Does agriculture need more innovation?
Rise of the global population is closely linked to food security, and has become the main threat to the stability of agricultural production in the world. However, researchers have tended to overlook an important aspect of the current demographic boom in the world, namely the shift in the structure of the society.
Growing population is a growing problem
Population growth is far from the only challenge connected with providing world food security. The increasing proportion of the so-called “middle class” has been emerging as an issue in itself. According to “Forbes”, the size of this social stratum is forecast to grow by 600%, and these changes are easily translated into changing eating habits on a global scale! Rice, potatoes and cereals are the staple diet of the poor. However, members of the middle class seek food richer in protein and fat. Agricultural production struggles to meet the rising demand generated by the growing number of middle class citizens.
Problems with food production or distribution?

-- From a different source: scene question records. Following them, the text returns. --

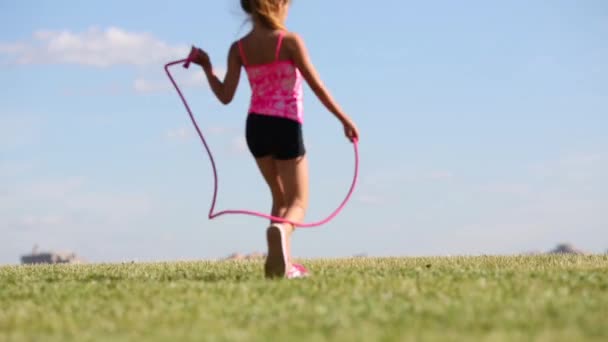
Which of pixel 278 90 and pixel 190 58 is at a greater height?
pixel 190 58

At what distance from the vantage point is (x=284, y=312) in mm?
6312

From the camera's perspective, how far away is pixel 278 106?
8.52 m

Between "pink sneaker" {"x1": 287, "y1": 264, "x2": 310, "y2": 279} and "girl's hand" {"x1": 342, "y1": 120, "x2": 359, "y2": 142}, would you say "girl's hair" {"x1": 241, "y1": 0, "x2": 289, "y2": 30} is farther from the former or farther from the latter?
"pink sneaker" {"x1": 287, "y1": 264, "x2": 310, "y2": 279}

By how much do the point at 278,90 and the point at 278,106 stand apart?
15cm

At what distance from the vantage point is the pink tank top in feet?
28.0

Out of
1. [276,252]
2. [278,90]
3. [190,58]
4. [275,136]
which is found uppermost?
[190,58]

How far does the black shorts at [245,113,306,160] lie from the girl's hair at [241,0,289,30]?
0.85 m

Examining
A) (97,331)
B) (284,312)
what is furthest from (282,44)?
(97,331)

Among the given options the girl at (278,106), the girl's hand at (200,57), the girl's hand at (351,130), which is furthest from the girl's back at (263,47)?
the girl's hand at (351,130)

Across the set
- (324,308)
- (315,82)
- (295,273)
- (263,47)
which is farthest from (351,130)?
(324,308)

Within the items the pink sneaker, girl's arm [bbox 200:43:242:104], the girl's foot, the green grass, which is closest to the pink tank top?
girl's arm [bbox 200:43:242:104]

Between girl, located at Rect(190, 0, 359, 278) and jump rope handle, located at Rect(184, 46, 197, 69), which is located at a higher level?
jump rope handle, located at Rect(184, 46, 197, 69)

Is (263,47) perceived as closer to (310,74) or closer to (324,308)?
(310,74)

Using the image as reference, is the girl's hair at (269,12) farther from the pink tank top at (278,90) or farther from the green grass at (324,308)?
the green grass at (324,308)
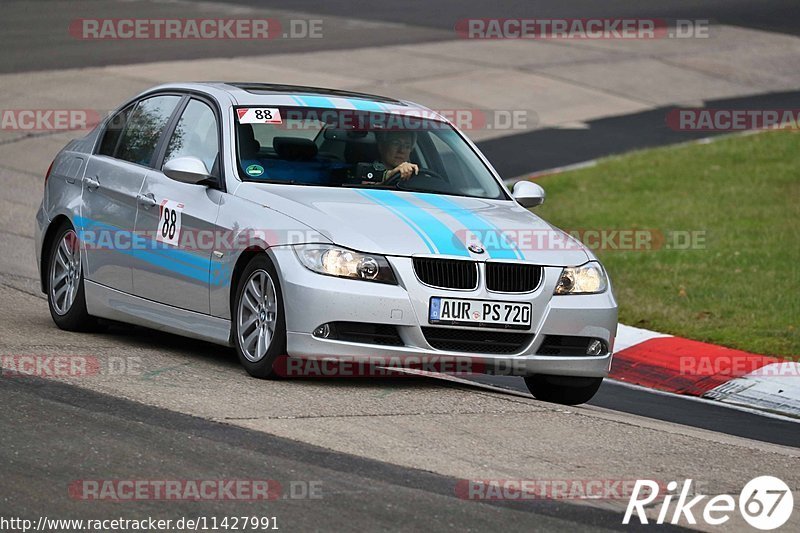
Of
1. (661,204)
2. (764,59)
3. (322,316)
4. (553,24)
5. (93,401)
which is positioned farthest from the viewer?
(553,24)

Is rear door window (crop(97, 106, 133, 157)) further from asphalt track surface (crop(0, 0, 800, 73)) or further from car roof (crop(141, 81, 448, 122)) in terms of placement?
asphalt track surface (crop(0, 0, 800, 73))

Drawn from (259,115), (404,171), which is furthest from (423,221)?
(259,115)

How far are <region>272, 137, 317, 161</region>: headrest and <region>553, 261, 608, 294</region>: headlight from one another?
1702 mm

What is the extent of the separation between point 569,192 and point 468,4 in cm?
1688

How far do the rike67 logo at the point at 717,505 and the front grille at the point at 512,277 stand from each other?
5.77ft

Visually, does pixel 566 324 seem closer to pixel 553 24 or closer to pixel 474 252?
pixel 474 252

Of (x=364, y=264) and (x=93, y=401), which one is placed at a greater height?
(x=364, y=264)

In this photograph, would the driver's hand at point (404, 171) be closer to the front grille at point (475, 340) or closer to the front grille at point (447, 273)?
the front grille at point (447, 273)

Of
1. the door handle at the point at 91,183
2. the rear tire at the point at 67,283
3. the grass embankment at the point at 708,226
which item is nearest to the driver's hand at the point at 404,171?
the door handle at the point at 91,183

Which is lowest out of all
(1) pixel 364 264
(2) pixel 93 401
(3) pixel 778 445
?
(3) pixel 778 445

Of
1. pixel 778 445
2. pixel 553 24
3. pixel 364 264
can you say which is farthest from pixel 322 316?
pixel 553 24

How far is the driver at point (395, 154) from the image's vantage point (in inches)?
359

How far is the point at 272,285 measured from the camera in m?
8.07

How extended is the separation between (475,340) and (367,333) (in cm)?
57
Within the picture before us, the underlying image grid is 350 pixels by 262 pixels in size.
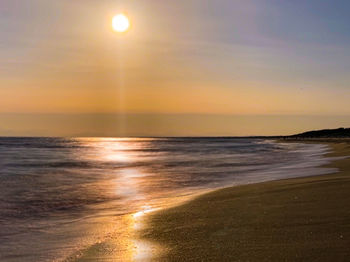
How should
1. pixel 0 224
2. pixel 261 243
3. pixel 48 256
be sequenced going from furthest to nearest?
pixel 0 224 → pixel 48 256 → pixel 261 243

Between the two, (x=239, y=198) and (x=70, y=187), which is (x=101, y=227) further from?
(x=70, y=187)

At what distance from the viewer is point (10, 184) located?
20438 millimetres

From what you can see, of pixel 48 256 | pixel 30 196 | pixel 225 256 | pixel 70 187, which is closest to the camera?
pixel 225 256

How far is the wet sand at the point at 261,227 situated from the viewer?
662 centimetres

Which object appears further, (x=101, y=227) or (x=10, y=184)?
(x=10, y=184)

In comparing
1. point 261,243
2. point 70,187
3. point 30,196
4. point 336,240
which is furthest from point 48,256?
point 70,187

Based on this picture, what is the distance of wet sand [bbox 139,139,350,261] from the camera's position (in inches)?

It is worth knowing that enough food is currently produced in the world in order to eradicate famine. Poverty emerges as a more serious problem than food production capacity, with some members of the population simply unable to afford foodstuffs. There are also regions producing more than necessary on the local scale, but shipping food to places where it is scarce is too costly. We can infer that much food is wasted in the Northern hemisphere due to its uneven distribution rather than poor production level.
Innovation to the rescue
Overpopulation as a problem has been addressed by economists for decades. Thomas R. Malthus looked into the growing world population and the ensuing limited access to resources. Increasing number of world inhabitants and food shortages have been a problem since the 19th century. However, a worldwide famine has not happened since then, owing to innovations and agricultural revolutions. After all, mankind is known for its ability to adapt to new conditions. Work on increasing crop efficiency is very intensive at the moment, and another breakthrough in this field is probably just round the corner.